**WHAT TO PRODUCE**
Output, word for word, the passage of the neural-network fingerprinting article below from "A backpropagation neural network (BPN)" to "the genus Xanthomonas.".

**EXCERPT TO READ**
◆ ◆ ◆ ◆

OUP user menu

Identification of bacterial rep-PCR genomic fingerprints using a backpropagation neural network

Fei Ni Tuang , Jan L.W. Rademaker , Evangelyn C. Alocilja , Frank J. Louws , Frans J. de Bruijn
DOI: http://dx.doi.org/10.1111/j.1574-6968.1999.tb13740.x 249-256 First published online: 1 August 1999

Abstract

A backpropagation neural network (BPN) was used to identify bacterial plant pathogens based on their genomic fingerprints. Genomic fingerprint data, comprised of complex DNA band patterns generated using BOX, enterobacterial repetitive intergenic consensus (ERIC) and repetitive extragenic palindromic (REP)-primers (rep-PCR), were used to train three independent BPNs. 10 Strains of the genus Xanthomonas, each with a characteristic host plant range, were identified correctly using the three trained BPNs. When tested with fingerprints of bacterial strains not present in the training sets, the rejection rate was 100%, using the three BPN classifiers combined. Thus, BPN protocols can be employed to generate a powerful computer-based system for the identification of pathogenic bacteria in the genus Xanthomonas.

Keywords
  • Backpropagation neural network
  • Bacterial identification
  • rep-PCR
  • Genomic fingerprint
  • Xanthomonas

1 Introduction

Bacterial plant pathogens can be difficult to identify in a timely manner. This is particularly true for strains classified within the genus Xanthomonas, which are able to cause disease on over 390 plant species. The genus comprises over 140 distinct pathogenic lineages that in many cases cannot be reliably differentiated for phylogenetic classification purposes by their cellular metabolism or other phenotypic characteristics [1]. Strains within a taxon are differentiated primarily on the basis of the plant host that they parasitize or by the type of symptoms produced on a diseased host plant [2]. The taxons are named at the species level based on DNA homology experiments [3] or at the subspecies level as pathogenic variants or pathovars. However, with the advent of DNA-based genotypic analysis methods, major advances in the reliable differentiation and classification of these host-adapted strains has been made. For example, it has recently been shown that repetitive DNA sequence-based polymerase chain reaction (rep-PCR) genomic fingerprinting can be used for the identification and classification of Xanthomonas species/pathovars [4]. Rep-PCR makes use of repetitive elements dispersed throughout the chromosome of diverse bacterial species [5,6] as primer sites for PCR, generating amplicons of distinct sizes to generate specific genomic fingerprints of each Xanthomonas species or pathovar [7]. In this report, primers targeting the highly conserved repetitive sequences from the BOXA subunit of the BOX element of Streptococcus pneumoniae (BOX), enterobacterial repetitive intergenic consensus (ERIC) and repetitive extragenic palindromic (REP) sequences, were used in rep-PCR reactions ([8] and references therein) to generate genomic fingerprints of 24 Xanthomonas strains, comprising 10 pathovars within seven of the 20 species, as described by [3].

◆ ◆ ◆ ◆

**DATA EXCERPTS**
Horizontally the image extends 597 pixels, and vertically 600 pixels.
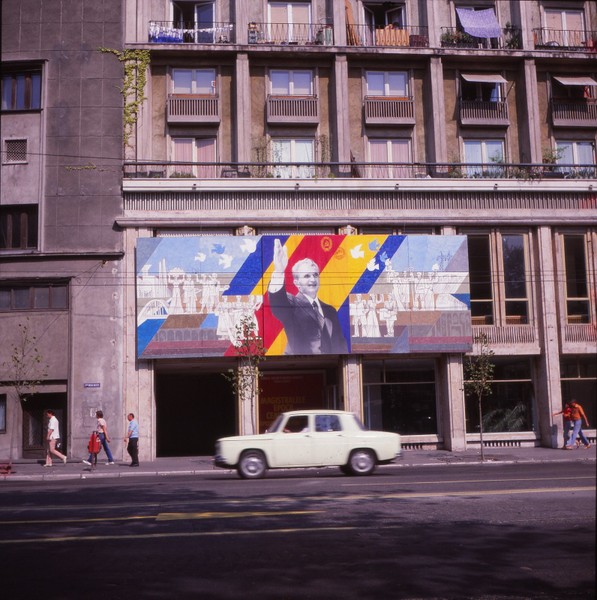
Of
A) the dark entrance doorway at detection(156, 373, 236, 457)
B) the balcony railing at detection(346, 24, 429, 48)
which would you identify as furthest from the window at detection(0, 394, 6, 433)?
the balcony railing at detection(346, 24, 429, 48)

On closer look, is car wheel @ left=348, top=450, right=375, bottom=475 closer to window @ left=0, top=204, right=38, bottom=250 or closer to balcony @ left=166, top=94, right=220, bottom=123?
window @ left=0, top=204, right=38, bottom=250

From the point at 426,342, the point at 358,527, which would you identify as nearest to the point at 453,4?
the point at 426,342

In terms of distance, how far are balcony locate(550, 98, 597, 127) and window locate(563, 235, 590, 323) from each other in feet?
18.9

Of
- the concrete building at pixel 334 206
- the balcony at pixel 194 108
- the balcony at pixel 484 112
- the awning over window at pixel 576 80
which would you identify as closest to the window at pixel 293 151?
the concrete building at pixel 334 206

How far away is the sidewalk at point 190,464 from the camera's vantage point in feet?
71.7

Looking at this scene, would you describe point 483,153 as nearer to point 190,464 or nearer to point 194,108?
point 194,108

◆ ◆ ◆ ◆

**ANSWER TO THE PROBLEM**
A backpropagation neural network (BPN) was used to identify bacterial plant pathogens based on their genomic fingerprints. Genomic fingerprint data, comprised of complex DNA band patterns generated using BOX, enterobacterial repetitive intergenic consensus (ERIC) and repetitive extragenic palindromic (REP)-primers (rep-PCR), were used to train three independent BPNs. 10 Strains of the genus Xanthomonas, each with a characteristic host plant range, were identified correctly using the three trained BPNs. When tested with fingerprints of bacterial strains not present in the training sets, the rejection rate was 100%, using the three BPN classifiers combined. Thus, BPN protocols can be employed to generate a powerful computer-based system for the identification of pathogenic bacteria in the genus Xanthomonas.